- _DATASET ENTRIES_:
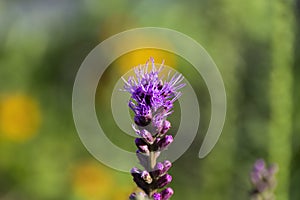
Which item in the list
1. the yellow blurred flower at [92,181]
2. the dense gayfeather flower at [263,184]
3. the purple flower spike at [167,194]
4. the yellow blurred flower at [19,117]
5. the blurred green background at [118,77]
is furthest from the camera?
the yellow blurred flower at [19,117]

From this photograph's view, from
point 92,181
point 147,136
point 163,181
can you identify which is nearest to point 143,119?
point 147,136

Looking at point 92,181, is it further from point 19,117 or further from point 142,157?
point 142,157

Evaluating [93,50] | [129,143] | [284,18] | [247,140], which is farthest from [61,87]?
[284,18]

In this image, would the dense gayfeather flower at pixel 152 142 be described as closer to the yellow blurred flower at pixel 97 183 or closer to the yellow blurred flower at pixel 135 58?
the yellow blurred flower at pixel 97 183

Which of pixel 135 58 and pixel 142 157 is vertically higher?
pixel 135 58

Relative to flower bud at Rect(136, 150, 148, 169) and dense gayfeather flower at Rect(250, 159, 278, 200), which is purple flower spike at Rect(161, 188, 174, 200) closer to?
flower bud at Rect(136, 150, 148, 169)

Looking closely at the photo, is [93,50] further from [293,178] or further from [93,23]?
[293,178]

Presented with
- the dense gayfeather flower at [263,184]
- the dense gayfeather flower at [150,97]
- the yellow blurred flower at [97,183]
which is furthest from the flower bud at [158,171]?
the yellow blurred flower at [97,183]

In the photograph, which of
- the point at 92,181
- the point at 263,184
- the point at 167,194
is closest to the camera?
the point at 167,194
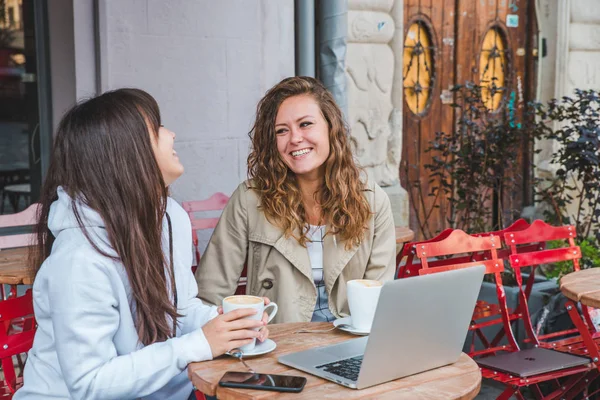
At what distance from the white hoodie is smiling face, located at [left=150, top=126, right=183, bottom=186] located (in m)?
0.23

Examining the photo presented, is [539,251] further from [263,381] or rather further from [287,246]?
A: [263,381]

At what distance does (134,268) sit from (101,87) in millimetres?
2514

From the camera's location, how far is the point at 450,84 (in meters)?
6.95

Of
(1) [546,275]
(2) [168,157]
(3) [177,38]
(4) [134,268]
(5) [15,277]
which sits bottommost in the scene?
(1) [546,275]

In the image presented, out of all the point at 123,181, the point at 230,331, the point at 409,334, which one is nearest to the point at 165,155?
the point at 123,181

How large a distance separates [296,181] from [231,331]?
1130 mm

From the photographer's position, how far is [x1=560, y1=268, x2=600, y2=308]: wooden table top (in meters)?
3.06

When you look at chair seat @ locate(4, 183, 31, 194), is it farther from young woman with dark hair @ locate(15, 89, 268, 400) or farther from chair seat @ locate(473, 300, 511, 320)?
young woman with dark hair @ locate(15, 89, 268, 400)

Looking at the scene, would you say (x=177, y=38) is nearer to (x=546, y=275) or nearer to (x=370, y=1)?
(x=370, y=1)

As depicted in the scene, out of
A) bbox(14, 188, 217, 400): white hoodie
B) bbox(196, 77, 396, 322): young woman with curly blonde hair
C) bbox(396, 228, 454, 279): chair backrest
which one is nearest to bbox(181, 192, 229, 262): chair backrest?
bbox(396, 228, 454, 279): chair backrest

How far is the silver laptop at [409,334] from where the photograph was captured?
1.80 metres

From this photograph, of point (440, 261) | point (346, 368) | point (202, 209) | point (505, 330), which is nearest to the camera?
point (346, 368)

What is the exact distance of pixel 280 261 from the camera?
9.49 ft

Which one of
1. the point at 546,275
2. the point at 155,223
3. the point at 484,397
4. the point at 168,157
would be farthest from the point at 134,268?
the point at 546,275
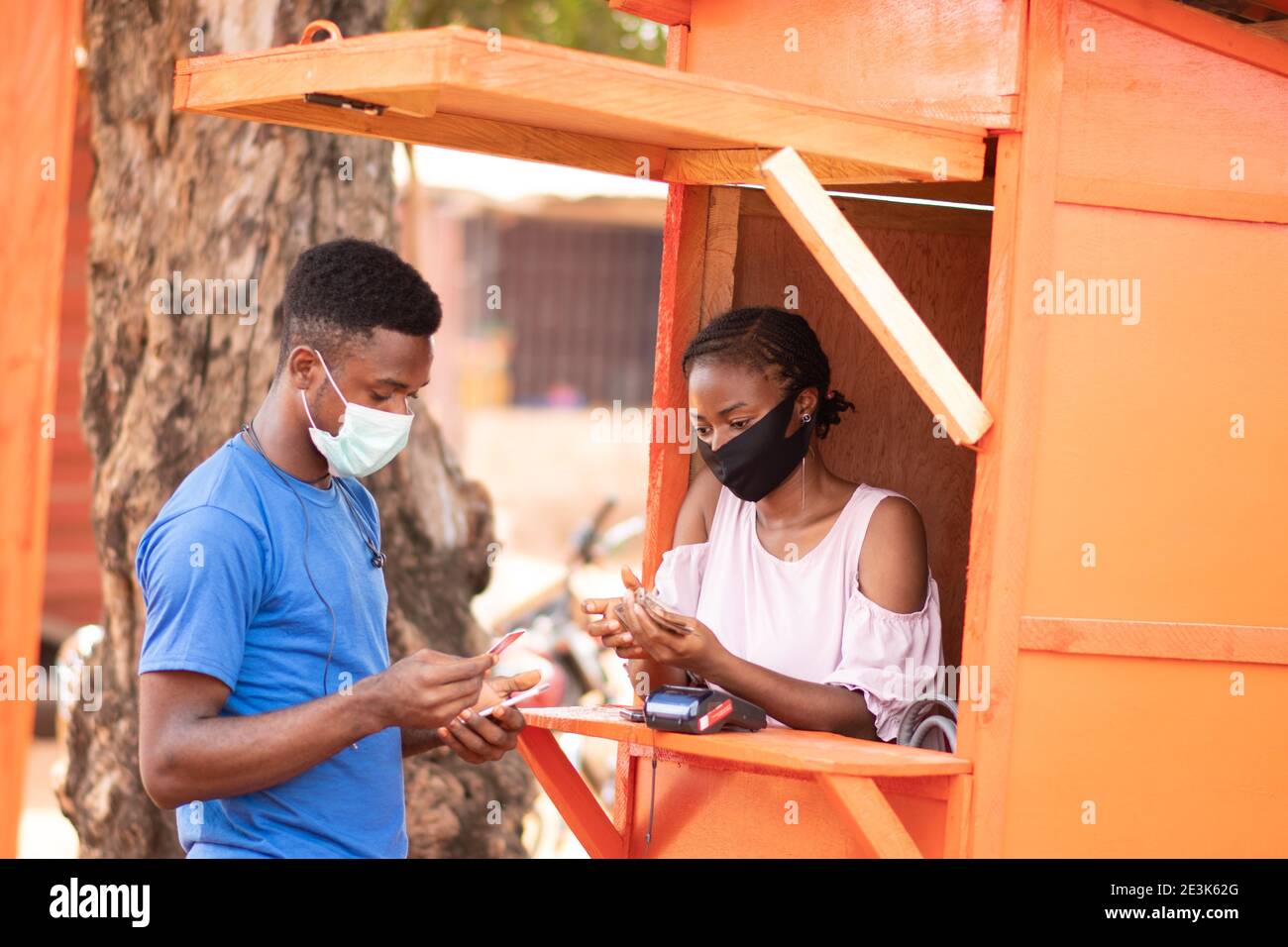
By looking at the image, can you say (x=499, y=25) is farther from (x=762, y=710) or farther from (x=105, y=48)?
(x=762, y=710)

--

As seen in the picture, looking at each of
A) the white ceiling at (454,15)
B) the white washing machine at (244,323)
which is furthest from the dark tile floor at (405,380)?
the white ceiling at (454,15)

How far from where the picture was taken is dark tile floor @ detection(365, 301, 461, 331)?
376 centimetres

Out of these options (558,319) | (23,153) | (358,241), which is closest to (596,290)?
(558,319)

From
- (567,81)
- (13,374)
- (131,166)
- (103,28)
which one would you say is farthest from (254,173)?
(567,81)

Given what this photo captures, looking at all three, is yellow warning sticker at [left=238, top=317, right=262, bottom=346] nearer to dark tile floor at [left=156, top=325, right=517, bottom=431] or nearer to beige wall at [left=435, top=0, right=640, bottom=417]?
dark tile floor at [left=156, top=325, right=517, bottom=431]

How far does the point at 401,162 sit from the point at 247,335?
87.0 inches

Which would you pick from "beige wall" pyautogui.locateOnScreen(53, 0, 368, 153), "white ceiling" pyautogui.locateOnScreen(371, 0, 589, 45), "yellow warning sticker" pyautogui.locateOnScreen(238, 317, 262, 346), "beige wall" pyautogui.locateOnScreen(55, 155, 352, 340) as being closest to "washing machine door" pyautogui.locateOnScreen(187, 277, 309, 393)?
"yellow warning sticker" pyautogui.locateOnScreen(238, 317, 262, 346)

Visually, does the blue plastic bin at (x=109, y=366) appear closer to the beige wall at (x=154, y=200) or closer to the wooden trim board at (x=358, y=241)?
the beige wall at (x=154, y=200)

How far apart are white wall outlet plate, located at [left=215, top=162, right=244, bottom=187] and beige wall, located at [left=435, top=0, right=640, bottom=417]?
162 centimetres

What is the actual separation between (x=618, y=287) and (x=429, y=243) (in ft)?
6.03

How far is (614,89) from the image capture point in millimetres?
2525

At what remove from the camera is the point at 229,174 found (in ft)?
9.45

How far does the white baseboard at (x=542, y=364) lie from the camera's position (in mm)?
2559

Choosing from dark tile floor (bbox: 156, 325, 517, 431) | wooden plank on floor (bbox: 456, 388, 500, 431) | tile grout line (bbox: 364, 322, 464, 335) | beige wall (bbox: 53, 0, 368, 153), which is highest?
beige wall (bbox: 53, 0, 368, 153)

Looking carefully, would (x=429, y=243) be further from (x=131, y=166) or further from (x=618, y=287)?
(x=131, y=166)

==

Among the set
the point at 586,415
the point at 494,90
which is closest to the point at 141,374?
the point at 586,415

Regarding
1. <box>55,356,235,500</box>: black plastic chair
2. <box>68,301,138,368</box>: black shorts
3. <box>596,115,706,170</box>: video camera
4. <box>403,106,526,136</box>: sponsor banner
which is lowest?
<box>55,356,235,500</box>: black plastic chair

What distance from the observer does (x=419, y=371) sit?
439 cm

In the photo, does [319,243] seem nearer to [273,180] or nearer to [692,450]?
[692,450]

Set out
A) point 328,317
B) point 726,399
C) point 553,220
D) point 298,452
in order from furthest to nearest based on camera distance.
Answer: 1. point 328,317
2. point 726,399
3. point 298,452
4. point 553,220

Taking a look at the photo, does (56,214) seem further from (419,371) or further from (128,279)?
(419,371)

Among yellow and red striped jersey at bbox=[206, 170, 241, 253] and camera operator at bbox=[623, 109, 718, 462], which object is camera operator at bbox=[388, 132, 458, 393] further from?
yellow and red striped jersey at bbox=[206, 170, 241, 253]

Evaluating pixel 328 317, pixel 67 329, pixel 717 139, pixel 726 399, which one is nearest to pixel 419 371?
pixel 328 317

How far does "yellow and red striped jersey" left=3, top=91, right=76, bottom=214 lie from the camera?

- _JOB_: Quote the items that begin with the line containing "Given what this" and end with the line containing "87.0 inches", keeping both of those lines.

- _SOLUTION FOR THIS EXERCISE_:
Given what this photo captures, looking at all three, is yellow warning sticker at [left=238, top=317, right=262, bottom=346] nearer to dark tile floor at [left=156, top=325, right=517, bottom=431] or nearer to beige wall at [left=435, top=0, right=640, bottom=417]?
dark tile floor at [left=156, top=325, right=517, bottom=431]

How far does the point at 401,162 sit from the point at 247,335?
87.0 inches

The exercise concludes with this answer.